I've been wearing my Weight Watchers ActiveLink activity monitor for probably about three weeks now, if you count the initial "assessment" phase where you wear it and it just assesses where you're currently at. Well, I was at ZERO. I averaged no activity on a daily basis. Seriously. It was embarrassing. So my ActiveLink monitor set a goal for me to earn around 3 points per day (if you are, or have ever been a weight watcher, this makes perfect sense. If you've never done Weight Watchers, I can try to summarize by saying that a point is a value assigned to food - you get so many points to spend per day on food - and activity can earn you additional points to spend on food if you so choose).
The good news is that since I've started going into work, I can usually hit my target amount of activity with no problem. It's harder on the weekends, especially when I'm trying to blog and schedule posts and catch up on other blog reading! I just want to be a vegetable and sit on my butt all day! Ha ha!
The ActiveLink works kind of like a Wii controller to sense and record your activity throughout the day. It's waterproof, too! So I haven't tried it, but you could wear it swimming if you wanted... I keep my ActiveLink clipped on the inside of my shirt (cough*onmybra*cough) so you never even know that I have it on (unlike those bulky Body Bugg armbands I once considered investing in). You can also wear it on a necklace around your neck, or keep it in your pocket. It's pretty nifty and versatile that way. The ActiveLink is actually a small USB drive (see very top photo) that plugs into your computer and syncs with Weight Watchers online tools which is pretty damn awesome, too.

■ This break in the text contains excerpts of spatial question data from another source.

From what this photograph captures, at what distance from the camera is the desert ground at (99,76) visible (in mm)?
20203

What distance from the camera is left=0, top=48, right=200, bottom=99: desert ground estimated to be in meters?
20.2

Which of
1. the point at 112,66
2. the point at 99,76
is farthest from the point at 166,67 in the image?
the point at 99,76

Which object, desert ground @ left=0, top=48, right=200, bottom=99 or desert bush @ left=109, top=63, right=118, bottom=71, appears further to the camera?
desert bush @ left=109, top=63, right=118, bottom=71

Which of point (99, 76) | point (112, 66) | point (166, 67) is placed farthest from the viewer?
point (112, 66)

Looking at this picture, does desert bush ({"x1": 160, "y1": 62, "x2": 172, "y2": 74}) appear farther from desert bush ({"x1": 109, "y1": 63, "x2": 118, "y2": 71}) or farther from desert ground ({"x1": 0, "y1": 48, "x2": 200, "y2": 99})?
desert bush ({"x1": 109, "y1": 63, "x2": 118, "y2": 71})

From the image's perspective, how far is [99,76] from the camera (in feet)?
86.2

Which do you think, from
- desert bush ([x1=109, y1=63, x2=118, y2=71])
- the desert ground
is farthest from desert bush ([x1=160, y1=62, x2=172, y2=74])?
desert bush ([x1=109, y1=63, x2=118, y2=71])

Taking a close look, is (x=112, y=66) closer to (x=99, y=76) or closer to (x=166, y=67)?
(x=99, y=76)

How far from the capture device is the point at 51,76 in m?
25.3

Here's a shot of what it looks like when you plug in your monitor. It's your own personal website! This is an overview of a whole day for me last week, hour by hour:
Oh! So I also promised an update... Two weeks ago, I was down 2.8 pounds - woot! Then last week I was down .4, almost a half a pound! So two weeks of losses in a row is great news. I've been making a really conscious effort to just move more. For example, I put my Diet Coke in the downstairs fridge. It works in two ways: first, I have to decide if I really want a Diet Coke, or if I should just have water. Secondly, if I decide that I do indeed want a Diet Coke, I have to trek my butt up and down the flight of stairs to get it.

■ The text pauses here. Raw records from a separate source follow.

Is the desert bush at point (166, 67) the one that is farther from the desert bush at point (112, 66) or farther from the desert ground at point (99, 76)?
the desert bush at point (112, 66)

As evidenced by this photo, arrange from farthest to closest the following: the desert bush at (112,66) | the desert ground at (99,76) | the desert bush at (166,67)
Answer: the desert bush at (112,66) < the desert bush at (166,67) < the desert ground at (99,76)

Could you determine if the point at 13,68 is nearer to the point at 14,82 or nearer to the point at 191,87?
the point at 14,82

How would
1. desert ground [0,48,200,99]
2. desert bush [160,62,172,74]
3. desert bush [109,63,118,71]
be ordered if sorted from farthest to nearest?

Tiny changes add up. I'm worried about the stress of work and how it may make me overeat in the evenings and make me want to snack or drink... But the good news is that during the school year, it's easier to stick to healthier breakfast and lunch choices. So, I'm aware of these potential pitfalls and I just need to find myself some good coping/de-stressing strategies for those nights after a really rough work day.
Any suggestions? How do you chill out when you're overly stressed?